Loved it. Was great book, kept me on the edge of my seat. The narrator was PRIMO! I was a bit disappointed by the ending, but only because I like things in neat tidy boxes. Then again, I've never known Stephen King to tie up anything in a neat let alone tidy box
I've never reviewed a book before (and have been a member for a long, long time). To say this novel is good is a gross understatement. It is exciting, riveting, and, best of all, thought provoking. Since I listen while I do housework, sometimes I drift...not here. Truly captures the listener from word one and never lets go! I've always enjoyed Stephen King's novels immensely and this is his best to date. Character development is outstanding (very important to me to "identify"). So glad Mr. King didn't give up on it. Raul Esparza is a fabulous narrator and this is a premium recording. Absolutely worth every minute invested!
This is such a great tale with it's many twist and turns and excellent characterization . Why the over doing of the filthy language?

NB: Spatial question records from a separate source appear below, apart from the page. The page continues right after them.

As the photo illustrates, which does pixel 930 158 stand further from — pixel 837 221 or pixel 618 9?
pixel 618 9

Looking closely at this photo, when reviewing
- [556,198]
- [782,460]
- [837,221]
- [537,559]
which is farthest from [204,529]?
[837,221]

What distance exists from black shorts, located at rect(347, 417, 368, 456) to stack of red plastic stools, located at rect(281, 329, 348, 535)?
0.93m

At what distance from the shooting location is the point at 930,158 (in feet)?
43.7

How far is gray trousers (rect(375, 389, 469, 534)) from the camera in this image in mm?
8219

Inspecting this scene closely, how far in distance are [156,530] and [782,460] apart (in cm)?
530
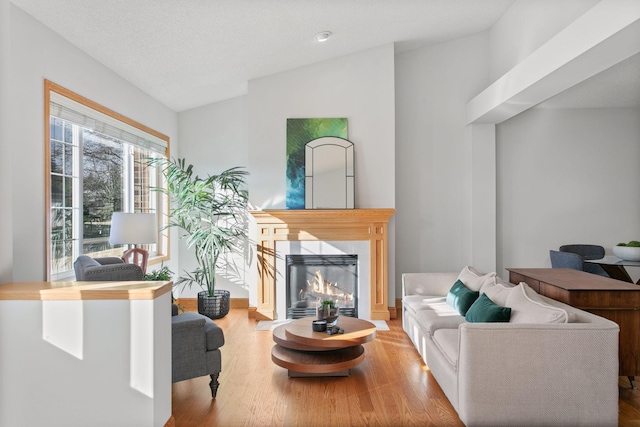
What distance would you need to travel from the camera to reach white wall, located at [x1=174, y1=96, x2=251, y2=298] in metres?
6.20

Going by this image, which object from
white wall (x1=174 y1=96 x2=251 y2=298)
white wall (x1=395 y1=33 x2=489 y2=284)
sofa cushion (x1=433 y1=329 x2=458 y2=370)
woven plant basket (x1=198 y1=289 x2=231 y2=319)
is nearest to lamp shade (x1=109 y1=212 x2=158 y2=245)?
woven plant basket (x1=198 y1=289 x2=231 y2=319)

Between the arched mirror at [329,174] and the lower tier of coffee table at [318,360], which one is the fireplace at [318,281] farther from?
the lower tier of coffee table at [318,360]

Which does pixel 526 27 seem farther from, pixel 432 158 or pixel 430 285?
pixel 430 285

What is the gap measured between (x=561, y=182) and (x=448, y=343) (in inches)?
153

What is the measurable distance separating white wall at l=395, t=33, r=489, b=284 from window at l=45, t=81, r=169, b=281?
10.4 ft

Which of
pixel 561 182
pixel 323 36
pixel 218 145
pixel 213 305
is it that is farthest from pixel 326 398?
pixel 561 182

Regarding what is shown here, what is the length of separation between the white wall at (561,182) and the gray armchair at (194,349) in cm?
428

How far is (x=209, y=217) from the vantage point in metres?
5.61

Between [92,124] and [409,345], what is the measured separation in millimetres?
3625

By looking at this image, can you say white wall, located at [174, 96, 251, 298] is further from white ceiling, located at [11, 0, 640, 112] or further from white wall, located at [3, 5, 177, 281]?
white wall, located at [3, 5, 177, 281]

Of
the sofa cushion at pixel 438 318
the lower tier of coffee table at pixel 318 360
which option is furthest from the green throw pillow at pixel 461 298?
the lower tier of coffee table at pixel 318 360

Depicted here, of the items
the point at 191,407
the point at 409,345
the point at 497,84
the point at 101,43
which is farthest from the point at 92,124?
the point at 497,84

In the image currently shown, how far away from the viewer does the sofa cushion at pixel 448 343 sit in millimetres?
2965

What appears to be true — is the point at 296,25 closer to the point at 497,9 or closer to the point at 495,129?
the point at 497,9
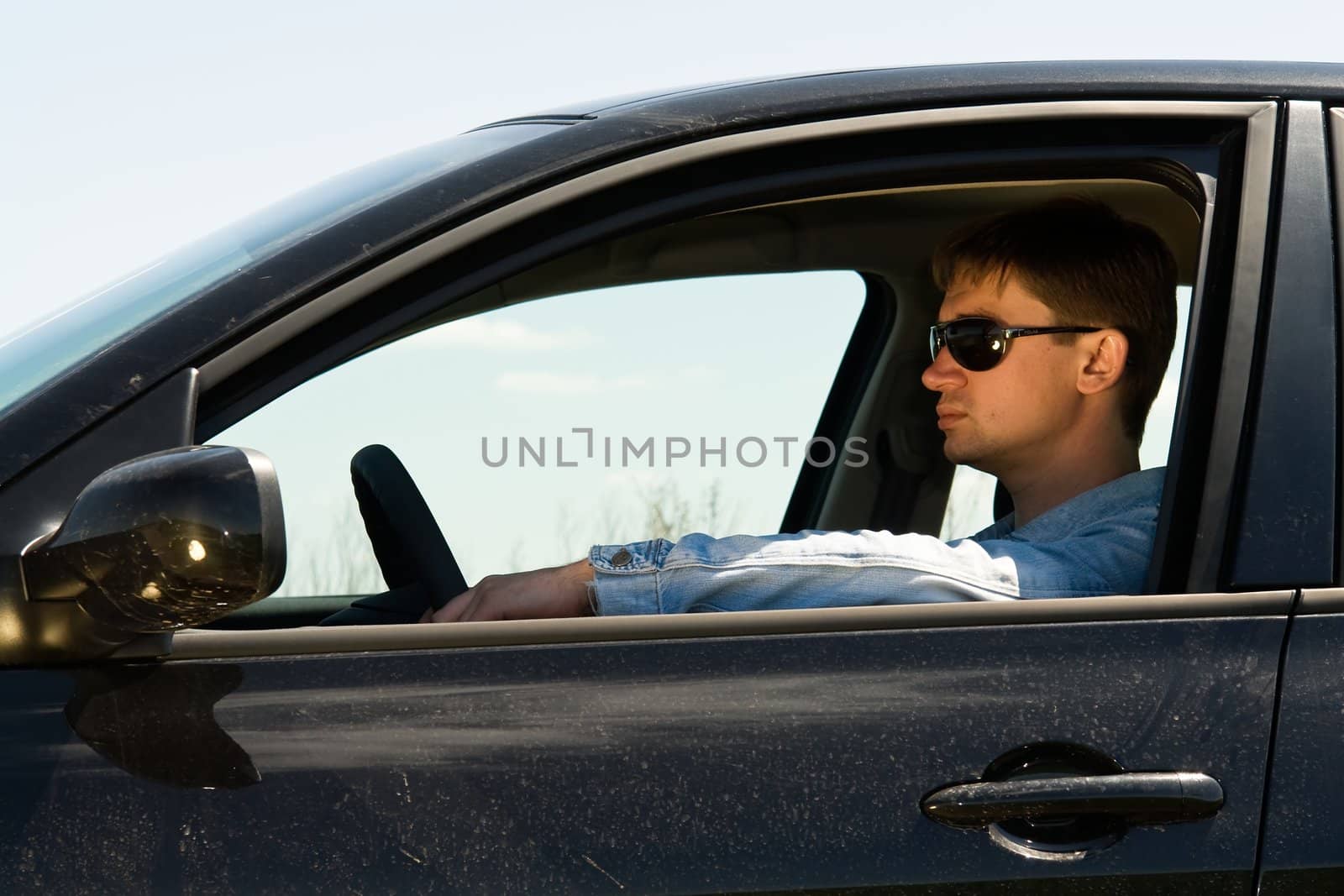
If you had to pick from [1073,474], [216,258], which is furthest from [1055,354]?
[216,258]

After living sixty years, continuing to be involved in sports, growing up in a construction family and still working in accounting with construction companies, I can honestly relate, that people really don't talk like that. Too bad that the author chose such filth in his dialog. The narrator Raul Esparza is unbelievably unforgettable. Esparza is so-o-o good; I can still hear him.

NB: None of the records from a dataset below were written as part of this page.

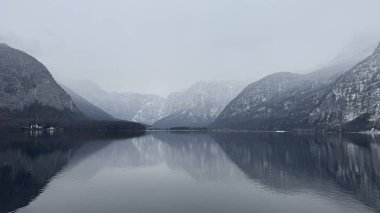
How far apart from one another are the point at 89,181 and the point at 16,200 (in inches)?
1015

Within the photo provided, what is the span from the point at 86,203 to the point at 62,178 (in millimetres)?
31789

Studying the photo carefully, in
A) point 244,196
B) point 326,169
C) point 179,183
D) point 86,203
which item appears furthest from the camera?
point 326,169

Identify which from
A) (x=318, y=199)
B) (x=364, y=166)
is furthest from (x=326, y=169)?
(x=318, y=199)

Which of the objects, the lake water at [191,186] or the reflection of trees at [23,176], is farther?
the reflection of trees at [23,176]

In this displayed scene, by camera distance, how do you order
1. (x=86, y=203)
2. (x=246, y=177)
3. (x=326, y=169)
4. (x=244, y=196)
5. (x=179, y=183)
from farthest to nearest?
(x=326, y=169) < (x=246, y=177) < (x=179, y=183) < (x=244, y=196) < (x=86, y=203)

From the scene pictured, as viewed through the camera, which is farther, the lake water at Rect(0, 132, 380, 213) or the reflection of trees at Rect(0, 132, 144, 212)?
the reflection of trees at Rect(0, 132, 144, 212)

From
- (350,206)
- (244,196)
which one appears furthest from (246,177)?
(350,206)

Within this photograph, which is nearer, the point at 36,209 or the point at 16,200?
the point at 36,209

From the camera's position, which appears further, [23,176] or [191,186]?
[23,176]

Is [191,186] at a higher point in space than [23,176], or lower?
lower

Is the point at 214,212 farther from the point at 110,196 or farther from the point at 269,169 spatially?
the point at 269,169

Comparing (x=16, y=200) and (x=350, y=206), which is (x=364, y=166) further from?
(x=16, y=200)

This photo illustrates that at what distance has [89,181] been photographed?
94.2 metres

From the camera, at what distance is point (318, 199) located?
232 ft
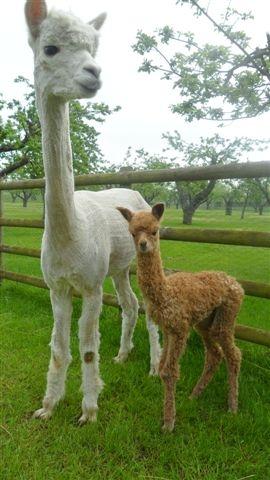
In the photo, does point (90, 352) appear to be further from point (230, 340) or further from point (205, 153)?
Result: point (205, 153)

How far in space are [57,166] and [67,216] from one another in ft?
1.01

The book builds and builds throughout, then it just ends. It seemed like the whole book was a big setup to some type of climactic or epic ending; Given the sequence of really improbable events and coincidences, the ending left me completely cool to the book. The first 4 hours are pretty blah King gore and guts, then it starts to get pretty interesting. As the book goes on, it gets better and better, then it just goes nowhere. Sometimes I read a good book twice or more (or listen, in this case)...I seriously doubt I'll ever return to this book.

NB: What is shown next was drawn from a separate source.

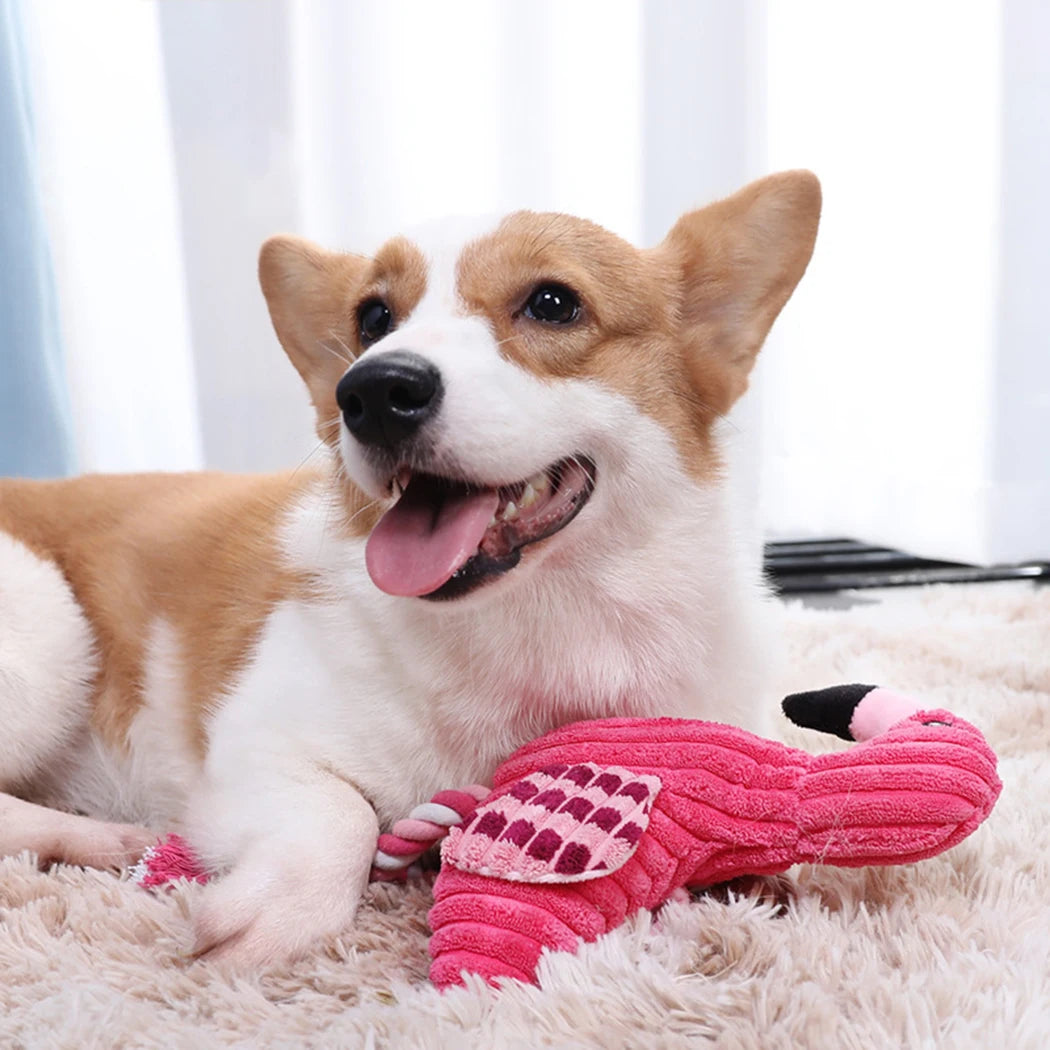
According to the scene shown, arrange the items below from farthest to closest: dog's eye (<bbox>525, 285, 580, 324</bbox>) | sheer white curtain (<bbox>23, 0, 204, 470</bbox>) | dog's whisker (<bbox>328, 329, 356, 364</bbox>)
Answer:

I notice a lot of negative reviews from people that are offended by the politics of Under the Dome. There's definitely a scary sociological truth behind this story and it doesn't take much interpretation to see that the dome is metaphorical for what's happening in American politics and media (i.e. staying in the 'Dome' of Fox News, Rush Limbaugh, Glenn Beck and all the other wingnuts).
It works as a King epic with an intriguing premise but the real horror of it is about what can happen when societies become ideologically polarized; it's a monster that's all too real and frightening and among us right now.
I was excited about this book when I saw it, cool idea and I love King so it had to be a great book. It was ok.....way to long and many of the key people were over developed.
I would have loved this book if it was HALF the length.
Not one of King's best. In UTD, King takes aim at Bush/Cheney and the post 9/11 world and the result is a letdown.
I've always been amazed at King's ability to create memorable and almost wholly unique characters and write stories that are both enjoyable fiction, but also resonate on a more human, emotional level. The ravages of alcohol in The Shining. The hurtfulness of high school life in Carrie. I could go on and on.
However in attempting to skewer Bush/Cheney and make a bunch of political points on society, politics, the environment and such he creates more caricatures than characters. It seems to me that this is the problem with the novel in a nutshell. King is phenomenal at human drama, but poor at social commentary.
Having said all that it is a real page turner. It's an undeniably interesting concept and King knows how to write and keep you interested.
I had not listened to a Stephen King novel in several years. He is still a good story teller and this is no exception. The big distraction in Under The Dome is his obvious Christian bias. King apparently believes that Christians are either wacked out fanatics or faithless drones. :"Stephen, get over it."
I hope the author will leave this antiChristian campaign behind and focus on story telling.